Huyendo del seno de la nube, el avión gana altura con arremetidas valientes del motor. Se ha borrado por completo la tierra. Esto tiene ya un aspecto curioso de paisaje sideral, tal como nosotros podemos concebir lo sidéreo hemos superado las nubes y las vemos correr insensatamente debajo de nuestra máquina. A veces, entre sus desgarrones, aparece la mancha clara de la tierra o la mancha verde del mar, sobre las que se proyectan las sombras de estas nubes que bajo nosotros corren empujadas quién sabe con qué designio.

Cada vez se cierra más y más el horizonte. Llega un momento en que no hay solución de continuidad entre las nubes. Toda la porción del planeta que puede abarcarse desde la altura del avión está algodonada, cubierta totalmente por este algodón sucio de los nubarrones. Nuestro motor se abre paso lentamente; sus gruñidos isócronos parecen descubrir ya un poco de jadeo, y el piloto lo vigila y lo fuerza a seguir. La resistencia del viento se me antoja insuperable. Subimos hasta no poder más. Allí no son tan densas las nubes, pero la fuerza del viento es mayor. Desbaratadas por el ventarrón, las nubes pasan a nuestro costado como lanzas tendidas contra un invisible enemigo.
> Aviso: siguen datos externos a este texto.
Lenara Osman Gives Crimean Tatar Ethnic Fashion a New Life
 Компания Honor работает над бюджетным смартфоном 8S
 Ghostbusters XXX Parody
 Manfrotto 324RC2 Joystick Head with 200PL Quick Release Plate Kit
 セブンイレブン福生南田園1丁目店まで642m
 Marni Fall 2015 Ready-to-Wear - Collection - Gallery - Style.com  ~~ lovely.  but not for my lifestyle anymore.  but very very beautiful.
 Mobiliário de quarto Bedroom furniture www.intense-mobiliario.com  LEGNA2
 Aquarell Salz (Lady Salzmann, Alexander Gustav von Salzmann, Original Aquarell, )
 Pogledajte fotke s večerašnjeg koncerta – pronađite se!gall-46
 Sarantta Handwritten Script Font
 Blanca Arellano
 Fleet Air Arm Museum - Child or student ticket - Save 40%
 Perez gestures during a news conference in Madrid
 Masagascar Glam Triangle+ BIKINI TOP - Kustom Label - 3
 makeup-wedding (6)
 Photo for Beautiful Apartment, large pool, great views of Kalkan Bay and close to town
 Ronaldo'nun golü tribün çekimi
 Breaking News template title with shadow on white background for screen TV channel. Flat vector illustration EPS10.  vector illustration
La tormenta está muy alta y hay que intentar el paso por debajo. El piloto pica la proa del avión y nuevamente nos zambullimos en la gran masa de vapor de agua; durante unos minutos navegamos perdidos en la panza del nubarrón. De improviso, se abre un jirón en la niebla por el que asoma siniestro el gran cuchillo de piedra de una montaña demasiado próxima. Más que el viento y el mar, es la tierra nuestro enemigo.